ANDRÉ ABRANTES AMARAL    01.06.17   IONLINE
Dias depois de Trump regressar aos EUA vindo da Europa, Putin chegou a Versalhes. O pretexto foi a inauguração da exposição sobre os 300 anos da viagem de Pedro, o Grande, a Paris. De acordo com Vladimir Fedorovski, escritor de origem ucraniana e um dos maiores especialistas franceses sobre a Rússia, a visita de Putin põe termo à frieza com que Hollande marcou as relações com o Kremlin.
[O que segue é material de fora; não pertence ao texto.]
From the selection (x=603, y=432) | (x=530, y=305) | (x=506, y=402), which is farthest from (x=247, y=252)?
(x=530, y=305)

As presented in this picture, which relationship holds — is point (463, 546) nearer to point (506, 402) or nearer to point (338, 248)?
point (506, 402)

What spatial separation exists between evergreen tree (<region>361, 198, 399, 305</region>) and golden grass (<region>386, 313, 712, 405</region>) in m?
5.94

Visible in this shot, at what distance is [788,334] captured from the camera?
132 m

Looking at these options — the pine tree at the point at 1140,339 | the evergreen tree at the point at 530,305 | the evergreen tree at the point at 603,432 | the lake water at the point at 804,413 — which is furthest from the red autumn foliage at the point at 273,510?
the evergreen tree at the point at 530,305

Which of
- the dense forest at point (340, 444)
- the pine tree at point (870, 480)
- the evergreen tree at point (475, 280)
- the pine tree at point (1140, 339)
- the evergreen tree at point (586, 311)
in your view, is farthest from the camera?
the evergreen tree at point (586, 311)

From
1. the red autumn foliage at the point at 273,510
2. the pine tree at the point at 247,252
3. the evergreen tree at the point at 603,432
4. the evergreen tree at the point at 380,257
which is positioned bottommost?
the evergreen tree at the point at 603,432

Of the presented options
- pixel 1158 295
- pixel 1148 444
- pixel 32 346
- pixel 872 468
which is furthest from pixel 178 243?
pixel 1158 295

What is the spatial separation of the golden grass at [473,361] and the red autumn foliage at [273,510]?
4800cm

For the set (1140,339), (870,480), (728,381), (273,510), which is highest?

A vinda de Putin a Paris não é o único sinal de mudança na Europa. Na cimeira do G7, a primeira com Trump, que teve há dias lugar na Sicília, o presidente dos EUA afirmou que os alemães “são maus, mesmo muito maus”. Parecia a esquerda radical a alimentar os ódios na Europa, mas não, era mesmo o presidente da América.
Depois desse episódio, Merkel afirmou que “o tempo em que podíamos contar totalmente uns com os outros acabou, em certa medida. Verifiquei isso nos últimos dias”, e concluiu: “A única coisa que posso dizer é que nós, europeus, temos de tomar as rédeas do nosso destino.”
Nós, europeus. Merkel di-lo agora, que sabe ter em Macron um aliado válido. Mas que europeus são estes a que se dirige a chanceler alemã? Europeus de uma Europa sem o Reino Unido? De uma Europa sem o guarda-chuva norte-americano? De uma Europa que investe na defesa? E que se associa a quem? À Rússia, ao mesmo tempo que conta com os EUA? Uma Europa una e, se sim, em que termos? E Portugal, aquele país atlântico, aliado tradicional do Reino Unido e dos EUA, como é que fica? É assim que se percebe que ganhar a Eurovisão não basta.